# [TEXT TO READ]

====

Pierce Brosnan stretched out the window and exhaled his smoke. Your stage correspondent cosied up to him on the sofa. "What do you think of the show?" was the obvious thing to ask James Bond at the interval of Brian Friel's A Month in the Country at The Gate (which just ended: Arthur Miller's A View from the Bridge opens next week).
"Oh, it's wonderful," he breathed in a voice sent from Hollywood's Golden Age.
He said he had just been to The Abbey, too, to see The Shadow of a Gunman, and that it had also been wonderful. Now, it wasn't really fair to ask what he thought. He was sitting next to his chum, The Gate's director Michael Colgan, so he was hardly going to say the Friel show was terrible (and it was not). But these days, it's the celebrity endorsement that matters.
And to hear him say that it was wonderful felt good, all warm and fuzzy. Here was Pierce from Navan - in Dublin making a movie - bothering to spend his evenings gracing the theatre. It seemed radical, given how in trouble theatre is. A lot of people under 50 wouldn't think of forking out time and money to see a play. There are so many other ways of being entertained, so much Netflix and so many Bond movies. Theatre can look like a fairly austere affair compared with popcorn and cans of lager and permission to go to the bathroom.

====

# [DATA LINES]

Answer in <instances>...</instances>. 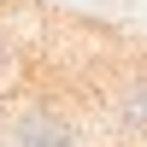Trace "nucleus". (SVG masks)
<instances>
[{
    "label": "nucleus",
    "mask_w": 147,
    "mask_h": 147,
    "mask_svg": "<svg viewBox=\"0 0 147 147\" xmlns=\"http://www.w3.org/2000/svg\"><path fill=\"white\" fill-rule=\"evenodd\" d=\"M6 136L12 147H77V124L59 112H18Z\"/></svg>",
    "instance_id": "nucleus-1"
},
{
    "label": "nucleus",
    "mask_w": 147,
    "mask_h": 147,
    "mask_svg": "<svg viewBox=\"0 0 147 147\" xmlns=\"http://www.w3.org/2000/svg\"><path fill=\"white\" fill-rule=\"evenodd\" d=\"M112 118H118V129H129V136H147V71H136V77L118 88Z\"/></svg>",
    "instance_id": "nucleus-2"
},
{
    "label": "nucleus",
    "mask_w": 147,
    "mask_h": 147,
    "mask_svg": "<svg viewBox=\"0 0 147 147\" xmlns=\"http://www.w3.org/2000/svg\"><path fill=\"white\" fill-rule=\"evenodd\" d=\"M0 71H6V41H0Z\"/></svg>",
    "instance_id": "nucleus-3"
}]
</instances>
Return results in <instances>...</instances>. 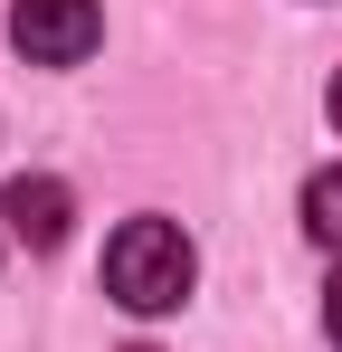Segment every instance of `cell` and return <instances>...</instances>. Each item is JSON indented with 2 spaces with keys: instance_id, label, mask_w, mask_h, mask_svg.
Returning <instances> with one entry per match:
<instances>
[{
  "instance_id": "cell-1",
  "label": "cell",
  "mask_w": 342,
  "mask_h": 352,
  "mask_svg": "<svg viewBox=\"0 0 342 352\" xmlns=\"http://www.w3.org/2000/svg\"><path fill=\"white\" fill-rule=\"evenodd\" d=\"M190 286H200V248L171 219H124L105 238V295L124 314H181Z\"/></svg>"
},
{
  "instance_id": "cell-2",
  "label": "cell",
  "mask_w": 342,
  "mask_h": 352,
  "mask_svg": "<svg viewBox=\"0 0 342 352\" xmlns=\"http://www.w3.org/2000/svg\"><path fill=\"white\" fill-rule=\"evenodd\" d=\"M10 38L29 67H76V58H95L105 10L95 0H10Z\"/></svg>"
},
{
  "instance_id": "cell-3",
  "label": "cell",
  "mask_w": 342,
  "mask_h": 352,
  "mask_svg": "<svg viewBox=\"0 0 342 352\" xmlns=\"http://www.w3.org/2000/svg\"><path fill=\"white\" fill-rule=\"evenodd\" d=\"M0 219H10V238L19 248H57L67 238V219H76V190L57 172H19L10 190H0Z\"/></svg>"
},
{
  "instance_id": "cell-4",
  "label": "cell",
  "mask_w": 342,
  "mask_h": 352,
  "mask_svg": "<svg viewBox=\"0 0 342 352\" xmlns=\"http://www.w3.org/2000/svg\"><path fill=\"white\" fill-rule=\"evenodd\" d=\"M304 238L314 248H342V162L304 181Z\"/></svg>"
},
{
  "instance_id": "cell-5",
  "label": "cell",
  "mask_w": 342,
  "mask_h": 352,
  "mask_svg": "<svg viewBox=\"0 0 342 352\" xmlns=\"http://www.w3.org/2000/svg\"><path fill=\"white\" fill-rule=\"evenodd\" d=\"M323 333H333V352H342V267H333V286H323Z\"/></svg>"
},
{
  "instance_id": "cell-6",
  "label": "cell",
  "mask_w": 342,
  "mask_h": 352,
  "mask_svg": "<svg viewBox=\"0 0 342 352\" xmlns=\"http://www.w3.org/2000/svg\"><path fill=\"white\" fill-rule=\"evenodd\" d=\"M333 133H342V76H333Z\"/></svg>"
},
{
  "instance_id": "cell-7",
  "label": "cell",
  "mask_w": 342,
  "mask_h": 352,
  "mask_svg": "<svg viewBox=\"0 0 342 352\" xmlns=\"http://www.w3.org/2000/svg\"><path fill=\"white\" fill-rule=\"evenodd\" d=\"M133 352H152V343H133Z\"/></svg>"
}]
</instances>
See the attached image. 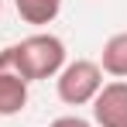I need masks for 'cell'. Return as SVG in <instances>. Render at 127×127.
Wrapping results in <instances>:
<instances>
[{
  "mask_svg": "<svg viewBox=\"0 0 127 127\" xmlns=\"http://www.w3.org/2000/svg\"><path fill=\"white\" fill-rule=\"evenodd\" d=\"M10 52V62L21 72L28 83H41V79H55L65 65V41L59 34H48V31H38V34H28L17 45H7Z\"/></svg>",
  "mask_w": 127,
  "mask_h": 127,
  "instance_id": "obj_1",
  "label": "cell"
},
{
  "mask_svg": "<svg viewBox=\"0 0 127 127\" xmlns=\"http://www.w3.org/2000/svg\"><path fill=\"white\" fill-rule=\"evenodd\" d=\"M100 89H103V69L89 59L65 62L62 72L55 76V93L65 106H89Z\"/></svg>",
  "mask_w": 127,
  "mask_h": 127,
  "instance_id": "obj_2",
  "label": "cell"
},
{
  "mask_svg": "<svg viewBox=\"0 0 127 127\" xmlns=\"http://www.w3.org/2000/svg\"><path fill=\"white\" fill-rule=\"evenodd\" d=\"M93 124L96 127H127V79L103 83L93 100Z\"/></svg>",
  "mask_w": 127,
  "mask_h": 127,
  "instance_id": "obj_3",
  "label": "cell"
},
{
  "mask_svg": "<svg viewBox=\"0 0 127 127\" xmlns=\"http://www.w3.org/2000/svg\"><path fill=\"white\" fill-rule=\"evenodd\" d=\"M28 79L14 69L10 52L0 48V117H17L28 106Z\"/></svg>",
  "mask_w": 127,
  "mask_h": 127,
  "instance_id": "obj_4",
  "label": "cell"
},
{
  "mask_svg": "<svg viewBox=\"0 0 127 127\" xmlns=\"http://www.w3.org/2000/svg\"><path fill=\"white\" fill-rule=\"evenodd\" d=\"M96 65L113 79H127V31H117L103 41V52H100Z\"/></svg>",
  "mask_w": 127,
  "mask_h": 127,
  "instance_id": "obj_5",
  "label": "cell"
},
{
  "mask_svg": "<svg viewBox=\"0 0 127 127\" xmlns=\"http://www.w3.org/2000/svg\"><path fill=\"white\" fill-rule=\"evenodd\" d=\"M14 7H17V14H21L24 24L41 28V24H52L55 17H59L62 0H14Z\"/></svg>",
  "mask_w": 127,
  "mask_h": 127,
  "instance_id": "obj_6",
  "label": "cell"
},
{
  "mask_svg": "<svg viewBox=\"0 0 127 127\" xmlns=\"http://www.w3.org/2000/svg\"><path fill=\"white\" fill-rule=\"evenodd\" d=\"M48 127H93L86 117H76V113H69V117H55Z\"/></svg>",
  "mask_w": 127,
  "mask_h": 127,
  "instance_id": "obj_7",
  "label": "cell"
},
{
  "mask_svg": "<svg viewBox=\"0 0 127 127\" xmlns=\"http://www.w3.org/2000/svg\"><path fill=\"white\" fill-rule=\"evenodd\" d=\"M0 10H3V3H0Z\"/></svg>",
  "mask_w": 127,
  "mask_h": 127,
  "instance_id": "obj_8",
  "label": "cell"
}]
</instances>
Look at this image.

====

# [PROBLEM STATEMENT]
Answer these questions using the article about Pierce Brosnan at the theatre.
(a) Which play was Brosnan watching at The Gate when the writer spoke to him?
(b) Which play had he recently seen at The Abbey?
(c) What was Brosnan doing in Dublin?

# [THE SOLUTION]
(a) Brian Friel's A Month in the Country
(b) The Shadow of a Gunman
(c) Making a movie